- Web page caption snippets -
※ ※ ※
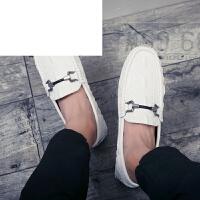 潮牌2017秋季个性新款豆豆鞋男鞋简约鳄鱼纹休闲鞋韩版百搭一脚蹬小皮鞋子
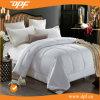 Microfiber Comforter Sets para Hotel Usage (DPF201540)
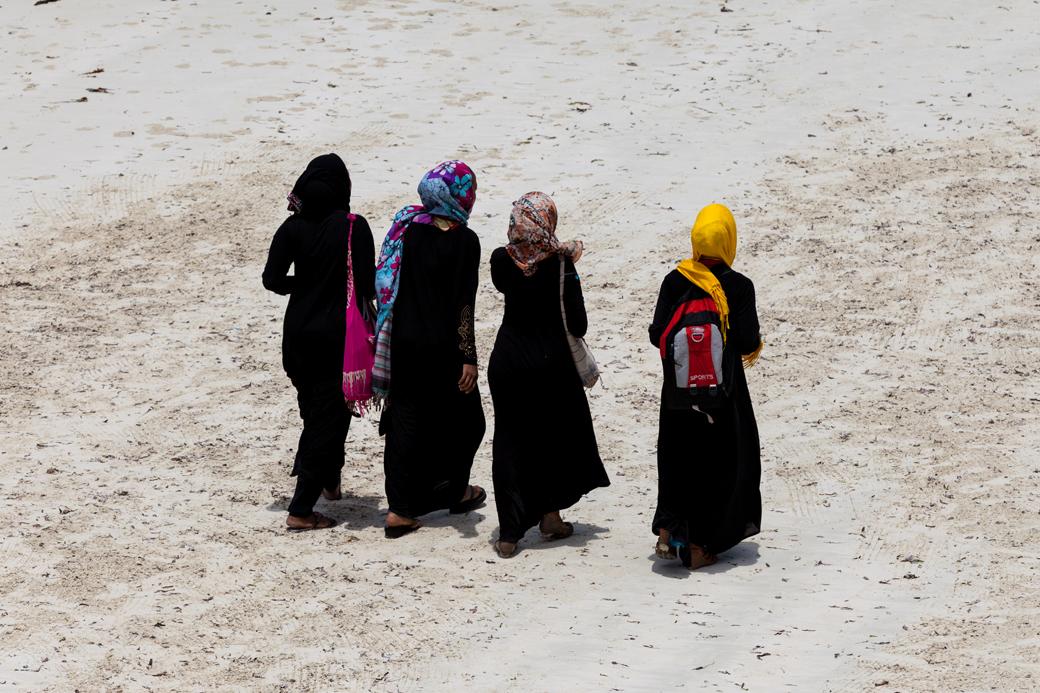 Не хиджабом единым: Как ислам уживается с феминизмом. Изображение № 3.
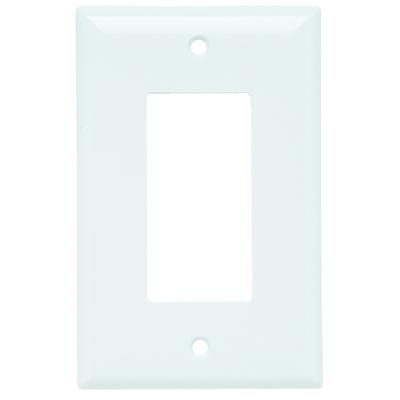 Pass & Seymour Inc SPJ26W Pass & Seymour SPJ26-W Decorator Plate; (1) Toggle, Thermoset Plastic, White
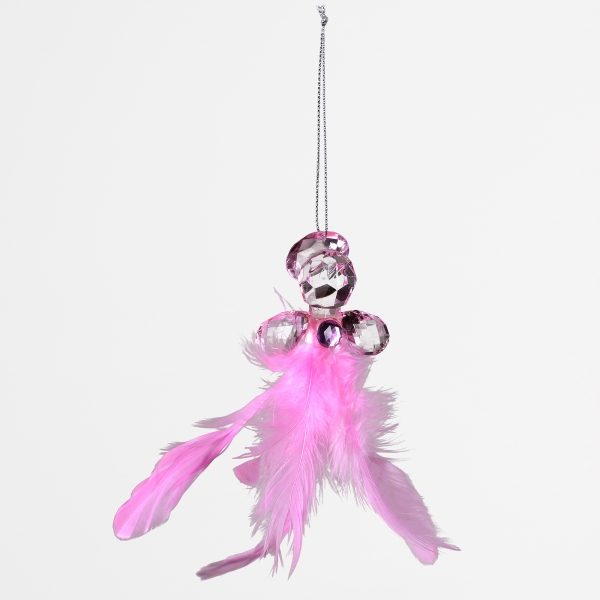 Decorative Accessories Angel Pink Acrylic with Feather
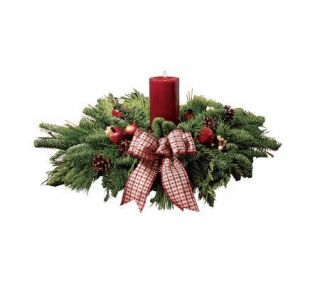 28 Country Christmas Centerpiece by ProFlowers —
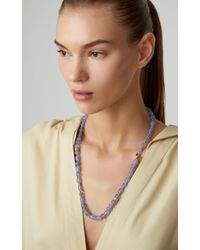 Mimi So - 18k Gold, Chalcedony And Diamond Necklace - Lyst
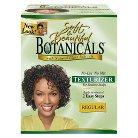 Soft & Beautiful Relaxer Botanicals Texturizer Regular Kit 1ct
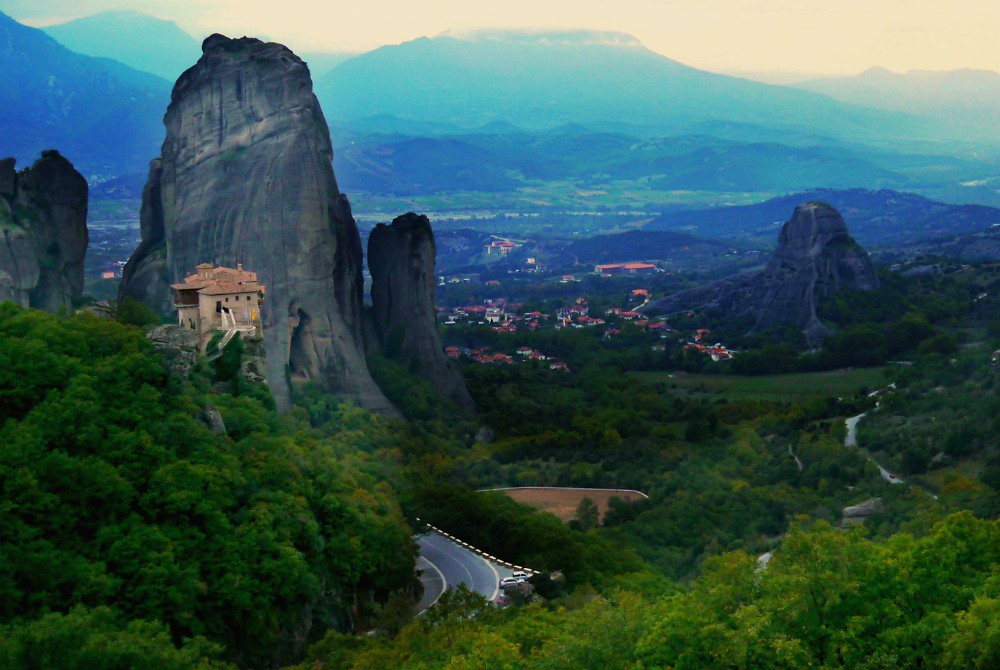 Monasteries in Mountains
※ ※ ※
- EXERCISE -
Omit each image and transcribe the remaining records word for word.

- ANSWER TO THIS TASK -
 潮牌2017秋季个性新款豆豆鞋男鞋简约鳄鱼纹休闲鞋韩版百搭一脚蹬小皮鞋子
 Microfiber Comforter Sets para Hotel Usage (DPF201540)
 Не хиджабом единым: Как ислам уживается с феминизмом. Изображение № 3.
 Pass & Seymour Inc SPJ26W Pass & Seymour SPJ26-W Decorator Plate; (1) Toggle, Thermoset Plastic, White
 Decorative Accessories Angel Pink Acrylic with Feather
 28 Country Christmas Centerpiece by ProFlowers —
 Mimi So - 18k Gold, Chalcedony And Diamond Necklace - Lyst
 Soft & Beautiful Relaxer Botanicals Texturizer Regular Kit 1ct
 Monasteries in Mountains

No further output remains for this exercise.